Nadia Shihab is a filmmaker and artist whose work explores the relational and intergenerational. Working primarily across film and sound, her projects are shaped by an interest in power, place, subjectivity, and experimentation.

Her films include Sister Mother Lover Child, Echolocation, Amal’s Garden, and the feature-length film Jaddoland, which was awarded five festival jury awards including the Independent Spirit “Truer than Fiction” Award and was broadcast for three seasons on US public television. Her work has screened in festivals and galleries internationally, including at the Centre Pompidou, Walker Art Center, and Berkeley Art Museum & Pacific Film Archive (BAMPFA).

Her creative practice is preceded and informed by a decade of work as a community practitioner, with graduate training in urban planning that grounds her creative approach within critical understandings of power, inequity and the production of space.

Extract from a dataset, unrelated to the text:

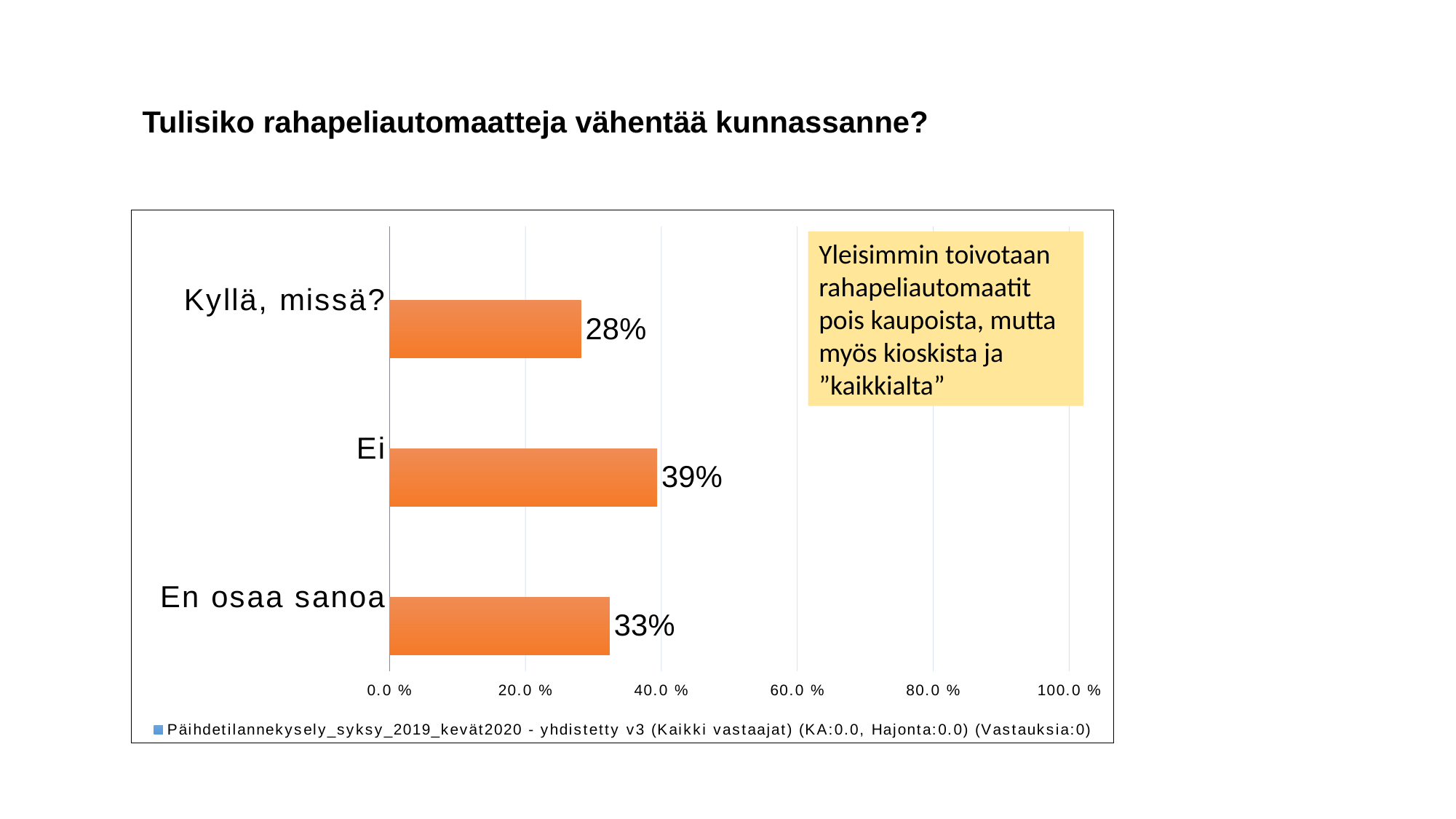
What is the value for "En osaa sanoa"? 33% Which category has the lowest value? Kyllä, missä? What is the value for "Kyllä, missä?"? 28% What is the value for "Ei"? 39% What is the title of the slide above the chart? Tulisiko rahapeliautomaatteja vähentää kunnassanne? What kind of chart is shown on the slide? bar chart Which category has the highest value? Ei What is the difference between the values for "Ei" and "Kyllä, missä?"? 11% Which is larger, the value for "En osaa sanoa" or the value for "Kyllä, missä?"? En osaa sanoa How many categories are shown in the chart? 3 Is the value for "Ei" greater or less than 40.0 %? less What is the difference between the values for "Ei" and "En osaa sanoa"? 6%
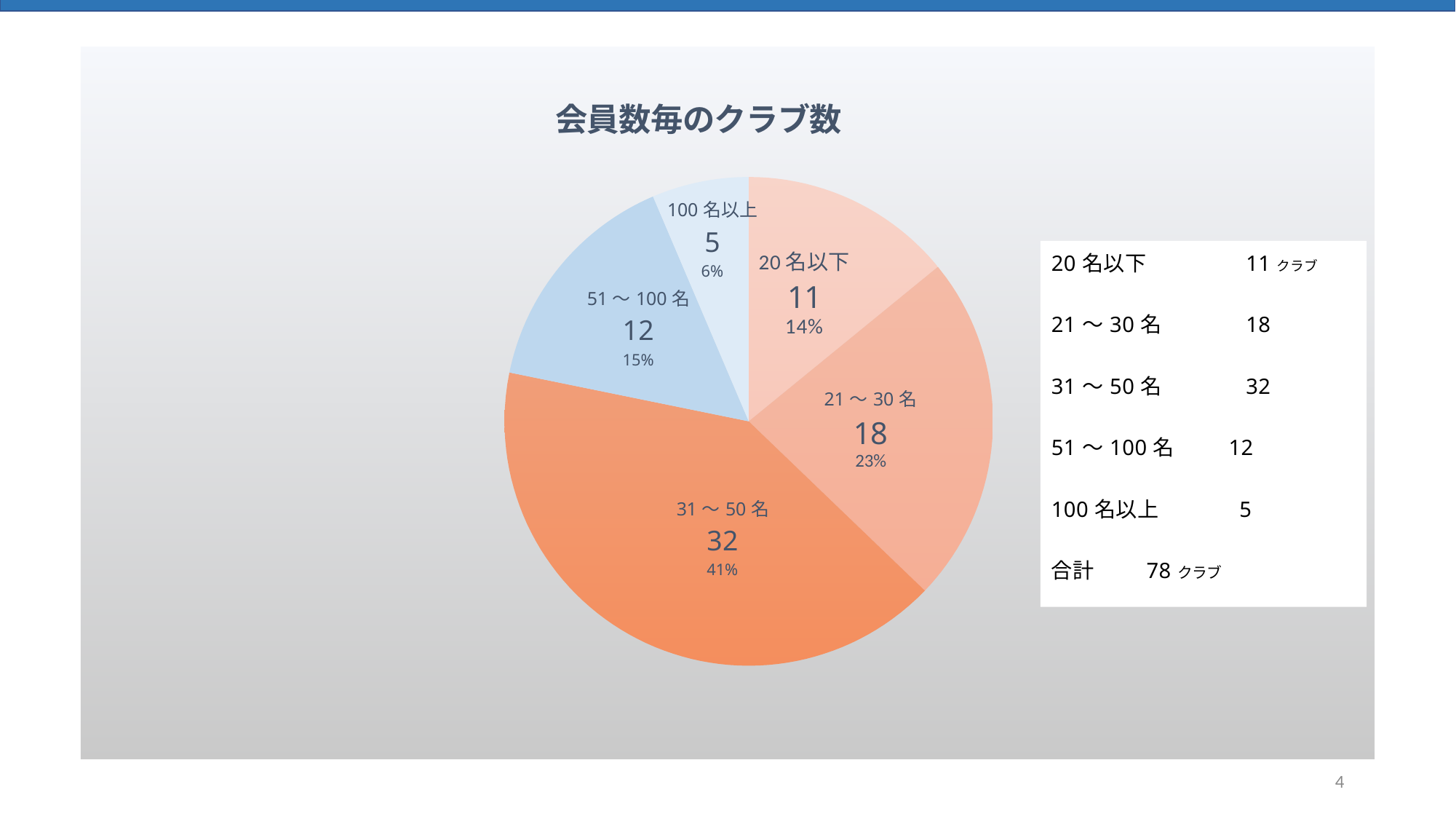
What is the title of the chart? 会員数毎のクラブ数 What is the difference in club count between 31 〜 50 名 and 21 〜 30 名? 14 What type of chart is shown on the slide? pie chart Which has more clubs, 51 〜 100 名 or 20 名以下? 51 〜 100 名 What is the total number of clubs across all categories? 78 What percentage share does the 21 〜 30 名 slice have? 23% How many clubs are in the 31 〜 50 名 category? 32 How many clubs are in the 20 名以下 category? 11 Which category has the largest number of clubs? 31 〜 50 名 How many categories does the pie chart have? 5 Which category has the smallest number of clubs? 100 名以上 What percentage share does the 100 名以上 slice have? 6%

She holds a BA in Sociology from UT Austin, and a Masters in City & Regional Planning and MFA in Art Practice, both from UC Berkeley.

She was raised in west Texas by immigrant parents from Iraq and Yemen. She is a 2025 Guggenheim Fellow, a Fulbright Scholar (Turkey), and an Assistant Professor in Film in the School for the Contemporary Arts at Simon Fraser University in Vancouver, Canada. Her work is distributed by CFMDC, Video Out, and Grasshopper Film.